I turned 31 yesterday! Everyone in the house besides me was sick though. Nick says the only thing worse than being sick on your birthday is having everyone else sick on your birthday!
Gemma has been sick for the past several days. It could be teething (me), it could also be allergies (Nick). Either way she has had a fever and a leaky faucet for a nose since Wednesday. Nick has definitely had allergies since Friday with a fever off and on. And poor Isla. Poor Isla!
Friday after Isla and I went to the Bingham Center we went to HEB (grocery store). Isla and I went into the restrooms and when Isla lifted her hand to have the soap dispensed into her hand, it shot past her hand and went straight into her eye! At first I thought it would be like when you get soap in the bathwater. It turns out it is a much bigger deal. Her eye turned bright red, and I ran to ask the pharmacist what I should rinse it with (the bathroom water was too hot). The pharmacist would not even come and talk to me, but girl behind the counter recommended just water (I’m so done with HEB’s pharmacy). So ran to the water aisle and picked up a gallon of purified water and rinsed her eye the best I could. When we arrived home, Nick and I got her in the bathtub and worked hard to rinse out her eye some more. Two hours after it happened she was still crying in pain and she couldn’t open her eyes. She actually fell asleep in our bed, after tossing and turning and whimpering, and she never takes naps anymore!
So I called her pediatrician to get more advice and find out if I could get her; she just reiterated that rinsing her eye with water was the best thing to do. We spent the day cuddling and rinsing and by the evening time, she could open her eye a little bit and seemed to be doing much better.
But then my birthday rolled around the next day and she was running a fever and couldn’t open her eye again. She spent all day like this…
We finally decided to take her to urgent care in the afternoon and it turned out she had pink eye! She had developed an infection, probably from the bacteria in the water we had been flushing her eye with. My sister-in-law (a pediatric nurse practitioner) called an optometrist friend who said that we should have been rinsing with saline solution all along because it was sanitary! Grrrrrrr.
So bless her heart! We got her on antibiotics and she is doing so much better today. She’s back to her hyper self after laying around and cuddling for the past two days… only with a little extra clumsiness from only being able to open up one eye!

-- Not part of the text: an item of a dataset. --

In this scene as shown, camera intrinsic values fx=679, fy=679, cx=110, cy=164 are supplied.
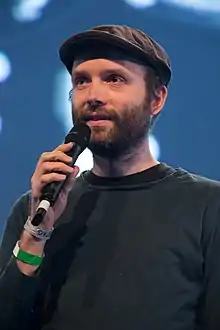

Nick said he was sorry that my birthday wasn’t all about me; he’s always so sweet about my birthday. But, we have kids, so I’m pretty sure there won’t be many, if any, things that are just about me for the next 18 years or so… and even then, I highly doubt it!
I’ve done quite a few introspective posts this past year, so I will spare you much another one of those other than a few things. I didn’t do a 30 year blog post because it was such a crazy, transitional time. Now here we are settled into our home in our city, and life is really good. Before I became pregnant with Isla, I had a friend tell me to wait until I was 30 to start my family because she said life just seems much clearer at 30. Obviously I did not take her advice , and I also now don’t agree with her advice, although at 25 it made sense. At 31, life seems so nice. I am really looking forward to the next few years of babies and raising little people and spending time with my adored husband. Beyond that, I have no idea what our future will look like. We can make all of the plans we want, but we don’t know what will happen. We thought we could control so much in our 20s, but now we know better. We’ve never had much control over the conception of our children. We don’t have much control over where we live. We don’t know what the LORD has in store for our family, and we are learning to be ok with that.
“Never be afraid to trust an unknown future to a known God.” ~Corrie Tin Boom
I do also want to say that I have started seeing a Christian therapist for several reasons that I won’t go into beyond a vague reason which is that I very much want to have healthy relationships with other people and to be able to model healthy relationships for my children and show them how to set healthy boundaries around certain relationships. I am only sharing because there is such a taboo around therapy, and you should never be ashamed to ask for help if there’s something you feel like you cannot process or deal with on your own. I truly believe that the LORD has begun a good work in me, and he will see it through to completion until the day of Jesus Christ, and I’m so thankful to live in a city with such a strong believing community and wealth of Christ-centered resources.
So that’s that, and this is 31 . Not too shabby.